Smiles filled Andy Hardin Field in Hollister, as
student-athletes of the sixth annual Baler Gifted Games leaped, ran
and threw their way through the Friday afternoon event. As with all
of the previous five gifted games, the athletes were all winners as
students and parents from Hollister and Gilroy cheered them on.
Smiles filled Andy Hardin Field in Hollister, as student-athletes of the sixth annual Baler Gifted Games leapt, ran and threw their way through the Friday afternoon event. As with all of the previous five gifted games, the athletes were all winners as students and parents from Hollister and Gilroy cheered them on.
For the third year, students from the Gilroy Unified School District joined the gifted games, lifting the total participants to 287 people. More than 1,000 additional people filled the football field as athletes participated in 100-yard dashes and other activities.
Students from high schools and grade schools from throughout the area participated in the games with stands filled to the brink with spectators.
The Gifted Games began as an in-house activity designed to give local special-needs students a chance to compete in athletic events that normally were not available to them. Also, with no Special Olympics chapter in the county, life skills teachers and sports medicine trainer Dave Tari felt a local version of the games would be beneficial.

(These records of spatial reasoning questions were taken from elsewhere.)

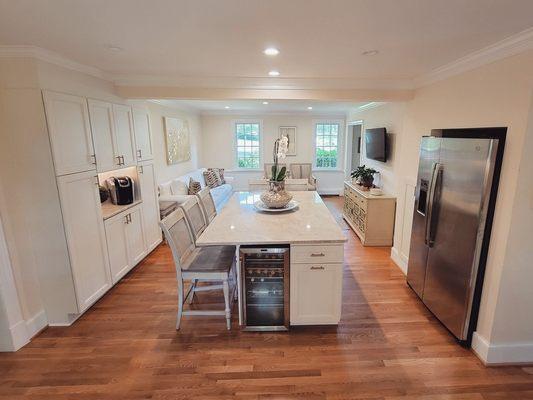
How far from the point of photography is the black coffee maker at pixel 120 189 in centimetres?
336

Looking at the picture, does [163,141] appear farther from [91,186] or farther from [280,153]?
[280,153]

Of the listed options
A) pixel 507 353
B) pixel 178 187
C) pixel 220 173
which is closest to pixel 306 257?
pixel 507 353

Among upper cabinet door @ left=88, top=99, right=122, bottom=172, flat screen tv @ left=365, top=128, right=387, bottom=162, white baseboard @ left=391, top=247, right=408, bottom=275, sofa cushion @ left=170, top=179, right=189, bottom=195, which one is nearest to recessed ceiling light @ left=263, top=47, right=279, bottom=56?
upper cabinet door @ left=88, top=99, right=122, bottom=172

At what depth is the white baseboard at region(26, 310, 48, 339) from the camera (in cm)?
236

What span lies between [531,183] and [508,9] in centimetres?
107

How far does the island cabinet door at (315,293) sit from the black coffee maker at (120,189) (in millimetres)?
2336

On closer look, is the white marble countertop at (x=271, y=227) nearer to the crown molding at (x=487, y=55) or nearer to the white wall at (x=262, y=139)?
the crown molding at (x=487, y=55)

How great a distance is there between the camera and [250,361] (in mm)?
2111

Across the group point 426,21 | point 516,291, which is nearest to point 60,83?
point 426,21

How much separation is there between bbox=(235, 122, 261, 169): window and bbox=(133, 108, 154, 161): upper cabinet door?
4.03 meters

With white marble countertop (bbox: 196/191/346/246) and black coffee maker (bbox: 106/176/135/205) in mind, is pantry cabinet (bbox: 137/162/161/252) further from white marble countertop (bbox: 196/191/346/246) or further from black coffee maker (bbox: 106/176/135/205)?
white marble countertop (bbox: 196/191/346/246)

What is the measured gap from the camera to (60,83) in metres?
2.34

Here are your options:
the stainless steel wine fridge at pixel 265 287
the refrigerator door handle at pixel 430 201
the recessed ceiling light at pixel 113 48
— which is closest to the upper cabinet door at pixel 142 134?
the recessed ceiling light at pixel 113 48

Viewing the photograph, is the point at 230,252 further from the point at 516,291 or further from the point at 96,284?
the point at 516,291
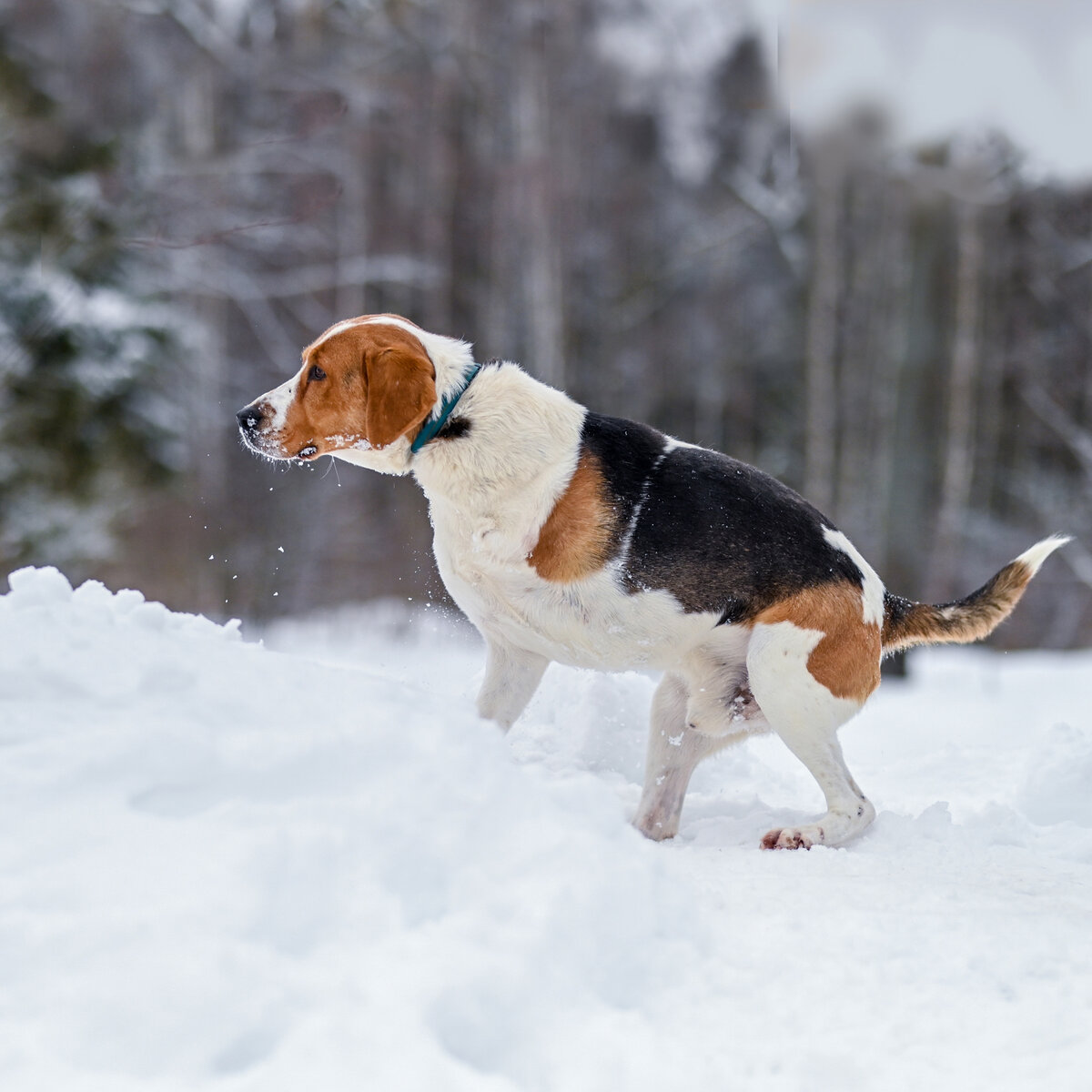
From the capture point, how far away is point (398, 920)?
2.06 metres

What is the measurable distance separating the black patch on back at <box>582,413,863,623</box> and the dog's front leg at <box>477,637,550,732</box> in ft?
1.72

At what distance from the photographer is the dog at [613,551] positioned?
3.63 meters

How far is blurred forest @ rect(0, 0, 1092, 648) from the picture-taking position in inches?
500

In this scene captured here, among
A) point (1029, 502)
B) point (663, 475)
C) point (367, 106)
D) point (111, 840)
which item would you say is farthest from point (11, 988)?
point (1029, 502)

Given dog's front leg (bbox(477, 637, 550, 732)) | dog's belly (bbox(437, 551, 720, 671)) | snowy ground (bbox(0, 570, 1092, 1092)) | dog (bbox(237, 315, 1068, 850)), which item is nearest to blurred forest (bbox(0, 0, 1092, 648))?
dog (bbox(237, 315, 1068, 850))

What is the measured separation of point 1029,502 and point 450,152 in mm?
9166

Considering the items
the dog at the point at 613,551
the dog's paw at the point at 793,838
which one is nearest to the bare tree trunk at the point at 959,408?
the dog at the point at 613,551

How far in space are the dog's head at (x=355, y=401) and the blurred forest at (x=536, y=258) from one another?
8129 mm

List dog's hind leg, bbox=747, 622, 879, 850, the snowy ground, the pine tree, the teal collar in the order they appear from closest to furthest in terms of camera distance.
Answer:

The joy at the event, though, resonated throughout the field area.
San Benito High School student Jonathan Byron simply said it felt good to take part in the event.
“Because it’s fun,” he added, as he was basking in excitement while hugging others from his team.
For volunteers Megan Warner and Veronica Johnson, members of San Benito High School’s Associated Student Body and Rally Club that helped put on the event, the enjoyment came from the community support.
“It’s great to see people here cheering them on,” Johnson said. “Kids usually wouldn’t say anything, and now they are cheering them on. It’s great.”
Warner said it helps show that despite having challenges, the kids can do anything they want.
“They might do it a little differently, but they still can go out there and do it like everyone else,” Warner said.
The games were a culmination of more than a week of activities that started with a prom for all of the life skills students. Warner and Johnson also helped with the athletes’ training.
“We wanted to get them excited,” Johnson said.
The event was the largest gifted games in its history, with about 300 athletes and the addition of Gilroy High School cheerleaders.
“This is really fantastic,” said Romona Trevino, a Gilroy High School teacher who started the Gifted Games six years ago.
The event was created to give students in life classes – or those with a condition preventing them from participating in school sports – to take part in an athletic event.
“We wanted them to participate in something that every student has the right to participate in,” she said.
Next year, things will change slightly.
For the first time, the gifted games will shift its venue moving to Gilroy for next year, and afterward the hosting city will change each year. The event’s name will be shortened, as well, to the Gifted Games.
“We are looking forward to it,” she said.
To push the partnership of the two cities and their schools, whatever area has more participants will receive a plaque that will exchange hands. This year, Hollister was given the plaque with 187 participants, while Gilroy had 100.
“It’s a pretty amazing way to celebrate all of the kids coming out,” Trevino said.